_About this exercise_
Which lines of the data below contain the word "orange"? Pick out each of them and copy it in full.

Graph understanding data
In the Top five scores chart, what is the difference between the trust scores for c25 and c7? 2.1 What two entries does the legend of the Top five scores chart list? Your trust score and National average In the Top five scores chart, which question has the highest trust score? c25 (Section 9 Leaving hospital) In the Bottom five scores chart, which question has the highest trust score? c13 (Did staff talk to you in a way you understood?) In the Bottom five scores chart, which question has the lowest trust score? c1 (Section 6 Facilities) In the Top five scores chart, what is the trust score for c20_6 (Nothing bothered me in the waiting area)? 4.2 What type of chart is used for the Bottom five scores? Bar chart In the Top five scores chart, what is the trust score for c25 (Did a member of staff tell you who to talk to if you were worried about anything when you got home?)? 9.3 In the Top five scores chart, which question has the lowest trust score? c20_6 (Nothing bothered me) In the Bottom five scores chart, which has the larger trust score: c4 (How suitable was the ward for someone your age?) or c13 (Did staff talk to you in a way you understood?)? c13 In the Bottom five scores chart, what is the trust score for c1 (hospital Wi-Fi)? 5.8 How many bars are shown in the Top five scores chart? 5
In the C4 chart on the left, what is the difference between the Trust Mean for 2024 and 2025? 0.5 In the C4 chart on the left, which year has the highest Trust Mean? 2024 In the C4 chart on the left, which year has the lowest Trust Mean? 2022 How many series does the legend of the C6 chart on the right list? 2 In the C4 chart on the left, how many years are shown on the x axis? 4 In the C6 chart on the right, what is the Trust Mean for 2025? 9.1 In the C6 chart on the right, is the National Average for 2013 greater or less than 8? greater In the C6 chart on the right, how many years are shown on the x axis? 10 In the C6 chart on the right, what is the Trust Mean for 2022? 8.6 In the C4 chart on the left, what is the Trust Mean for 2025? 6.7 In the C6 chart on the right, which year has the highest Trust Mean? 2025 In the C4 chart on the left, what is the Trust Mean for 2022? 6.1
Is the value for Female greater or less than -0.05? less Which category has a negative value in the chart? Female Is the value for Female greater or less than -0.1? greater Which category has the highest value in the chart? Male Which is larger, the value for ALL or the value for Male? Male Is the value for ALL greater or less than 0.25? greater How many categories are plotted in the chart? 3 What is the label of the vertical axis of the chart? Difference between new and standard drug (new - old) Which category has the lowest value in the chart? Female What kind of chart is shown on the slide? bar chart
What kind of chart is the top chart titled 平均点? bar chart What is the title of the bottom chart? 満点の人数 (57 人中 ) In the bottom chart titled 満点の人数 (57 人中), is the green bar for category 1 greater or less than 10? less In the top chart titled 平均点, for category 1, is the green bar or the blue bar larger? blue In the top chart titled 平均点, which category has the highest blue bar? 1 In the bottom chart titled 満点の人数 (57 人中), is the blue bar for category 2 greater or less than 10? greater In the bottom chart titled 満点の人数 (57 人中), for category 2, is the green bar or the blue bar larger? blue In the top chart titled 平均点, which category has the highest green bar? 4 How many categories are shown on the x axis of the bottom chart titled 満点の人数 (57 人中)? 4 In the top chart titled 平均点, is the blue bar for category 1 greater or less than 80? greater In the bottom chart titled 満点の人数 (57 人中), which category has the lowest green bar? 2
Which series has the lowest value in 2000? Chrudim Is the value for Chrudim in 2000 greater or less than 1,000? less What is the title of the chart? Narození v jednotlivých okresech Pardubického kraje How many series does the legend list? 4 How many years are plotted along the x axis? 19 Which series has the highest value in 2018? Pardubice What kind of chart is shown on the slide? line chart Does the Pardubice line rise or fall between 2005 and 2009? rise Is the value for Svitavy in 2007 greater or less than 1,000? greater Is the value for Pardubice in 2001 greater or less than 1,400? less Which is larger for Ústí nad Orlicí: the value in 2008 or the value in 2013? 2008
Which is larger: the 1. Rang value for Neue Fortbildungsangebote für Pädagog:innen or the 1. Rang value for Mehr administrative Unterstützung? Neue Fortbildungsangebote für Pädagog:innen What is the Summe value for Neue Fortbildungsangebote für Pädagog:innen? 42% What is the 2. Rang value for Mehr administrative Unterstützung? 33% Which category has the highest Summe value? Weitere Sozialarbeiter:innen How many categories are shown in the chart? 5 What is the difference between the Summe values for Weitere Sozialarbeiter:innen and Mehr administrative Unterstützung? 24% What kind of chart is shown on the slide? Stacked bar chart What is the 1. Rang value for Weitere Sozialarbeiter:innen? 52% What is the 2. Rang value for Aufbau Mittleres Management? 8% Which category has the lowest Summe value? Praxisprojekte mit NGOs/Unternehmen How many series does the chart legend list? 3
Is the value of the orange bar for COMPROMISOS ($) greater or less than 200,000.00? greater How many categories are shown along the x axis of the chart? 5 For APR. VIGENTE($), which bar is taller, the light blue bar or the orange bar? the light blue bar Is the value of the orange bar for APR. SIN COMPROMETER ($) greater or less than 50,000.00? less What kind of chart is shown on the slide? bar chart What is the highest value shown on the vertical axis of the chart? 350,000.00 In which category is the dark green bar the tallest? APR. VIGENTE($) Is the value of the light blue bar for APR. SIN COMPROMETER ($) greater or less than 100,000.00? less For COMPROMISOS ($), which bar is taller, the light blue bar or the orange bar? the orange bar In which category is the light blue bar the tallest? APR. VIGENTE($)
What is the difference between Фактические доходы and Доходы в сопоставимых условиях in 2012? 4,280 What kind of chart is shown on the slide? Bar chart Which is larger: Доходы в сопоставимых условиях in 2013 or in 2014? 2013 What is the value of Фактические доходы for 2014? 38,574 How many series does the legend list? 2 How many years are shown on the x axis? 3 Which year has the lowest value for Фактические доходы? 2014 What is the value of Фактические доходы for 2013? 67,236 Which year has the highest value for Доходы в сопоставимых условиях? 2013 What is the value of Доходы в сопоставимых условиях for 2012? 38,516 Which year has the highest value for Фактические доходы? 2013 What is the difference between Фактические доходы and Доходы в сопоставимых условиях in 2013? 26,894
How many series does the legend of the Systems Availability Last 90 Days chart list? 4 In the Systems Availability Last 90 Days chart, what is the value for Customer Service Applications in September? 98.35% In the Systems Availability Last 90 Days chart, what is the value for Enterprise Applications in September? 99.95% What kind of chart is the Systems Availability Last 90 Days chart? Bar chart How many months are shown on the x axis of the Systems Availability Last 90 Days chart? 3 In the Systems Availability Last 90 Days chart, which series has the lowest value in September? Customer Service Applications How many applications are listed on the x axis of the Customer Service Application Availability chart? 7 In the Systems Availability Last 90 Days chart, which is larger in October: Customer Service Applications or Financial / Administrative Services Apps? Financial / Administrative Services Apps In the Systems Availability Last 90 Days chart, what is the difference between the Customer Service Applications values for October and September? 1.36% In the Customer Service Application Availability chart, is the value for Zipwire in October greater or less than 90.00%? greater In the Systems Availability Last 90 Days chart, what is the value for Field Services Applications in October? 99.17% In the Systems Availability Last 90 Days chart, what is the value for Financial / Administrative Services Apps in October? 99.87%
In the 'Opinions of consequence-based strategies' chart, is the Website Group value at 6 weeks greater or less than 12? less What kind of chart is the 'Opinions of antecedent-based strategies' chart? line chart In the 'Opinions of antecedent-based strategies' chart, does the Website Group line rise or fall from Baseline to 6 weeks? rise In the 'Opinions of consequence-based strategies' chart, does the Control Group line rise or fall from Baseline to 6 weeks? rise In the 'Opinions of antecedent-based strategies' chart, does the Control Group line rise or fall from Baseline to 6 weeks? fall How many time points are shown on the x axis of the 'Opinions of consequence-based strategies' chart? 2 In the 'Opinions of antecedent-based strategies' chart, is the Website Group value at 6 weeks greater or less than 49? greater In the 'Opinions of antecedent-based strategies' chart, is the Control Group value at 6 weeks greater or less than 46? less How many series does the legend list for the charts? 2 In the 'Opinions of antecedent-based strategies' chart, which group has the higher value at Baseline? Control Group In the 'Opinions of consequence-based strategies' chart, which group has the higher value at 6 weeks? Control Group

_Result of the exercise_
Is the value of the orange bar for COMPROMISOS ($) greater or less than 200,000.00? greater How many categories are shown along the x axis of the chart? 5 For APR. VIGENTE($), which bar is taller, the light blue bar or the orange bar? the light blue bar Is the value of the orange bar for APR. SIN COMPROMETER ($) greater or less than 50,000.00? less What kind of chart is shown on the slide? bar chart What is the highest value shown on the vertical axis of the chart? 350,000.00 In which category is the dark green bar the tallest? APR. VIGENTE($) Is the value of the light blue bar for APR. SIN COMPROMETER ($) greater or less than 100,000.00? less For COMPROMISOS ($), which bar is taller, the light blue bar or the orange bar? the orange bar In which category is the light blue bar the tallest? APR. VIGENTE($)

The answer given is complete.